Seit Jahren warnen Hilfsorganisationen, dass das humanitäre Desaster in Jemen zu einer Hungerkatastrophe auswächst – nie sah es schlimmer aus als jetzt und die Prognosen sind düster.

Laut dem Bericht des Welternährungsprogramm der Vereinten Nationen zu Jemen vom Februar 2022 sind aktuell 17,4 Millionen Menschen – also 54 % der Bevölkerung – auf Nahrungsmittelhilfe angewiesen. Diese Zahl kann bis Dezember 2022 auf 19 Millionen anwachsen. Rund 31.000 Menschen leiden an Hunger katastrophalen Ausmaßes – bis Dezember könnte dieses harte Schicksal 161.000 Menschen betreffen.[13] Doch kaum ein Blick richtet sich noch auf Jemen. Die von den UN, Schweden und der Schweiz organisierte Geberkonferenz in Genf lief schlecht: Von den benötigten 4,27 Milliarden $ konnte nur ein Drittel erzielt werden. Auch die vorangegangene Geberkonferenz 2021 enttäuschte: Nur 1,7 Milliarden von erhofften 3,85 Milliarden US$ wurden zugesagt.[14] Blicken wir auf die aktuell ins Unermessliche steigenden Militärausgaben zahlreicher Staaten, ist dieses klaffende Finanzierungsloch zur Bekämpfung einer augenscheinlich anrollenden Hungerkatastrophe beschämend.

Was es für den Frieden braucht

Die Wissenschaftlerin Helen Lackner, die selbst lange in Jemen lebte und forschte, betonte in einem Interview, dass eine Einigung zwischen den Ansar Allah und ihren Gegnern möglich sei – vorausgesetzt, die Resolution 2216 des UN-Sicherheitsrats aus dem Jahr 2015, auf die sich die Verhandlungen bis jetzt beziehen, würde geändert, denn diese fordere die vollständige Kapitulation der Ansar Allah. Seit dem ersten Kriegsjahr weiteten die Ansar Allah ihr Einflussgebiet aus und kontrollieren mittlerweile 70% der Bevölkerung. Eine Forderung nach Kapitulation ist nicht realistisch. Gleichzeitig erklärt Lackner, dass ein Friedensabkommen zumindest zu einem Ende der Kampfhandlungen zwischen den Ansar Allah und der Militärkoalition führen könnte, die weiteren Problemen blieben weiter bestehen und der Wiederaufbau würde höchstwahrscheinlich auf einer neoliberalen Logik basieren, die nicht förderlich ist für den sozialen Frieden.[15] Doch keine Seite wird einen militärischen Sieg erringen, beide verlieren durch die andauernden Kampfhandlungen – und am meisten verliert die Bevölkerung.

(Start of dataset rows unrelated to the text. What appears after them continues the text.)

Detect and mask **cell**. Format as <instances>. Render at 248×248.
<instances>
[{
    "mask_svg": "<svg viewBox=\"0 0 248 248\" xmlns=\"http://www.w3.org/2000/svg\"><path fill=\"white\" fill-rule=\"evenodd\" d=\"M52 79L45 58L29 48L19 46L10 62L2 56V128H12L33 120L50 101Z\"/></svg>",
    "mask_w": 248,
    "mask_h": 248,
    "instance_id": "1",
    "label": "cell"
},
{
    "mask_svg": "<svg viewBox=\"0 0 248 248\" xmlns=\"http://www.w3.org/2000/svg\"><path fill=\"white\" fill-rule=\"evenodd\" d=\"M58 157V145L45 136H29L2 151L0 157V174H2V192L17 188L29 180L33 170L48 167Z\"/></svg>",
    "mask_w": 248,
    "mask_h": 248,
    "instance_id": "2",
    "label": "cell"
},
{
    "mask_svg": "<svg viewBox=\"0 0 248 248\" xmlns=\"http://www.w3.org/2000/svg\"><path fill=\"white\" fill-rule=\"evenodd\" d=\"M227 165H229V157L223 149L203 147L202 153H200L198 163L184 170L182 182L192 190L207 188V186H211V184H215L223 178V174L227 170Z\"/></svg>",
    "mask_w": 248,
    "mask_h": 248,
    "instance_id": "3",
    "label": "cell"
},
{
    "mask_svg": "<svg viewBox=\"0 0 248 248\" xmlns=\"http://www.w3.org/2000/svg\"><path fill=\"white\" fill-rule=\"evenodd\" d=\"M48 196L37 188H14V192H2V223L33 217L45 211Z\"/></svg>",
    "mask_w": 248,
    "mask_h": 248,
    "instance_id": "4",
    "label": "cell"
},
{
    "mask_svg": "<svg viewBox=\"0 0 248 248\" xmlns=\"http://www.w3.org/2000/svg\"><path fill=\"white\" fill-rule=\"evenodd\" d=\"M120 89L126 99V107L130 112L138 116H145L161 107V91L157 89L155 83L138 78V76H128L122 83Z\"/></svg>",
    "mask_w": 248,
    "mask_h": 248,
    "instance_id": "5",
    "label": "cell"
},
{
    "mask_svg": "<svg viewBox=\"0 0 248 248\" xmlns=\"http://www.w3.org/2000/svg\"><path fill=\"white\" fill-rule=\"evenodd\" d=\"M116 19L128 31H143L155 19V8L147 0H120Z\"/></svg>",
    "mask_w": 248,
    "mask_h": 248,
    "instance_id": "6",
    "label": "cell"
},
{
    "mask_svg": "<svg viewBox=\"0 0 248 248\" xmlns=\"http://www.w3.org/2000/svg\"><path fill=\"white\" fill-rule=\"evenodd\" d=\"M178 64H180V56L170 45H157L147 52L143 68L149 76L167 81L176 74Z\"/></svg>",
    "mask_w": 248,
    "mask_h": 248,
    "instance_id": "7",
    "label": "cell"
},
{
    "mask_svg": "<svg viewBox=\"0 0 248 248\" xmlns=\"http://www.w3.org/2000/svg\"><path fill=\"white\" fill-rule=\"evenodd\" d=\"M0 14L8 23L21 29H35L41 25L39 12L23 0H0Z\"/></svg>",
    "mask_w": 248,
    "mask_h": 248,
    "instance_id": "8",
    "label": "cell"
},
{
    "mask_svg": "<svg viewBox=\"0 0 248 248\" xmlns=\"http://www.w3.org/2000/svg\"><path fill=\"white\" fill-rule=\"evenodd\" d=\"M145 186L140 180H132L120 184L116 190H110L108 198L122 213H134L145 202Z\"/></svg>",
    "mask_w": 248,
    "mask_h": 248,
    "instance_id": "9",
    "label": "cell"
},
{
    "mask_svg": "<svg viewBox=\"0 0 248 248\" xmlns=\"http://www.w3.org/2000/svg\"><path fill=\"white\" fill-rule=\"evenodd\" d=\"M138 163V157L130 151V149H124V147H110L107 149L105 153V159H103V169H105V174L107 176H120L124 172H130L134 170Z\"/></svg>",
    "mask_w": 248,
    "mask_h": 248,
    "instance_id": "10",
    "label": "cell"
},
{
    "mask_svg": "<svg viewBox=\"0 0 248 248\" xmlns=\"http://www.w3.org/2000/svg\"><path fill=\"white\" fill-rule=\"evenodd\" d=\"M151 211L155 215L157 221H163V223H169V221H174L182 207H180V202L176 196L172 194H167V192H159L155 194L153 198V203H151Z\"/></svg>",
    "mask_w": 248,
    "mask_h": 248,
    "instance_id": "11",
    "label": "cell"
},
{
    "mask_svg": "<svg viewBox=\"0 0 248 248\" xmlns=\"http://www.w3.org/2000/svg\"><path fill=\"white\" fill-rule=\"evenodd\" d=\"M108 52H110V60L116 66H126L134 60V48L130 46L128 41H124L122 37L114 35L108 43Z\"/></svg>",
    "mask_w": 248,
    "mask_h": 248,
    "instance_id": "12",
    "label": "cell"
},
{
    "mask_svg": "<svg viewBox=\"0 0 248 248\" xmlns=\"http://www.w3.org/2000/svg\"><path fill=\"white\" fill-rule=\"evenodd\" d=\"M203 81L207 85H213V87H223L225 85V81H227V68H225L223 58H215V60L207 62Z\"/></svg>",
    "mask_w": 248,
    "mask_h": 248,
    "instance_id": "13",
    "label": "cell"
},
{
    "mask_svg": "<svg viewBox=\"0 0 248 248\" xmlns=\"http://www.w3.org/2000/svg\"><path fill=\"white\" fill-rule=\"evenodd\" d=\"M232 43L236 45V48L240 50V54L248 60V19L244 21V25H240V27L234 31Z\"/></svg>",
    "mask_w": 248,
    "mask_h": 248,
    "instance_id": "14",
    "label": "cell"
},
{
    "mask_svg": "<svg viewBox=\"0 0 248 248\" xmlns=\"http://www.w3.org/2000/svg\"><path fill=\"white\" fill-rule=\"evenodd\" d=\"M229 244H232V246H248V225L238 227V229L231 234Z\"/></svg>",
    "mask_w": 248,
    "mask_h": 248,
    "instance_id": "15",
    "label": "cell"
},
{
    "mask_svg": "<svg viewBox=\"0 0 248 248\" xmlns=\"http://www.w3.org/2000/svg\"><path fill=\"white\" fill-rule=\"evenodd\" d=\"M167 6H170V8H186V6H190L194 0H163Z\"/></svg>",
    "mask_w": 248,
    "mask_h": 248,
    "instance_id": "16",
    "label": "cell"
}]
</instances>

Ein weiterer wichtiger Schritt besteht im Ende von Waffenlieferungen an die Kriegsparteien. Zwar beschloss die letzte Bundesregierung nach der Ermordung des Journalisten Khashoggi in der saudischen Botschaft in Istanbul einen löchrigen Exportstopp an die am Jemenkrieg beteiligten Staaten (dies wären Ägypten, Bahrein, Jordanien, Kuwait, Saudi Arabien und die VAE), doch die Lieferungen gingen weiter.[16] Erst im Jahr 2020 wurden Rüstungsausfuhren an Ägypten im Wert von 752 Millionen Euro erlaubt sowie in die Vereinigten Arabischen Emirate (51,3 Millionen Euro), nach Kuwait (23,4 Millionen Euro), nach Jordanien (1,7 Millionen Euro) und Bahrain (1,5 Millionen Euro) .[17] Die letzte Bundesregierung zeigte sich in den letzten neun Tagen ihrer Amtszeit besonders großzügig und genehmigte einen Großteil aller 2021 erstellten Lizenzen, als nichts mehr zu verlieren war und sie eigentlich keine politisch relevanten Entscheidungen mehr treffen sollte. Dazu zählen zwei umstrittene Ausfuhrlizenzen für Fregatten und Luftabwehrsysteme an Ägypten, obwohl dieser Staat in die Kriege in Jemen und in Libyen verwickelt ist.[18] Die Waffenlieferungen aus weiteren westlichen Staaten, wie UK, Frankreich, Spanien und Italien laufen ebenfalls weiter. Obwohl Präsident Biden bei Amtsantritt versprach, sich für ein Ende des Krieges und der Waffenlieferungen in das Kriegsgebiet einzusetzen, befeuerte er ihn Ende 2021 mit der Genehmigung für den Verkauf von Raketen in Höhe von etwa 650 Millionen US$.[19] Anfang dieses Jahres, nach den Angriffen auf Ziele in den VAE, schickten die USA zur Unterstützung das Kriegsschiff USS Cole und mehrere Kampfjets – die militärische Zusammenarbeit wächst – das ist kein Schritt zur Deeskalation.[20]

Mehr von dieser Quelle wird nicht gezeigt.